# [EXERCISE INSTRUCTIONS]
In the DCGAN project description, who first introduced the original GAN network, and at which event?

# [PASSAGE GIVEN]
This is my second implementation of dcgan. My first implementation was on mnist dataset which could be found here. This implementation is on the celebrity faces dataset. This is the link to the dataset.
Deep Convolutional GAN is one of the most coolest and popular deep learning technique. It is a great improvement upon the original GAN network that was first introduced by Ian Goodfellow at NIPS 2014. (DCGANs are much more stable than Vanilla GANs) DCGAN uses the same framework of generator and discriminator. This is analogous to solving a two player minimax game: Ideally the goal of the discriminator is to be very sharp in distinguishing between the real and fake data, whereas, generator aims at faking data in such a way that it becomes nearly impossible for the discriminator to classify it as a fake. The below gif shows how quickly dcgan learns the distribution of celebrity images and generates real looking people. The gif is created for both, a fixed noise and variable noise:-
To get started and to replicate the above result, follow the instructions in this section. This wil allow you to train the model from scratch and help produce basic visualizations.

# [GIVEN INFORMATION]
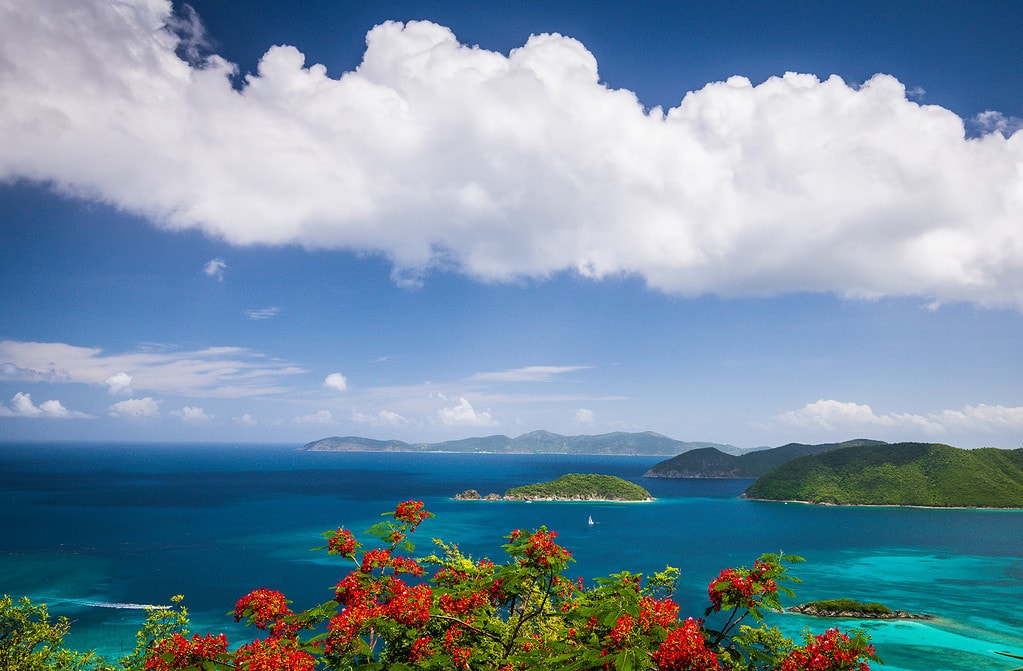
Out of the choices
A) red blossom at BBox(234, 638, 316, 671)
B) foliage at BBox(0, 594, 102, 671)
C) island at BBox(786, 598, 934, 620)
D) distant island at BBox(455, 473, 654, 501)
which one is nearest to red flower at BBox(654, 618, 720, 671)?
red blossom at BBox(234, 638, 316, 671)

# [REPLY TO THE TASK]
Ian Goodfellow introduced it at NIPS 2014.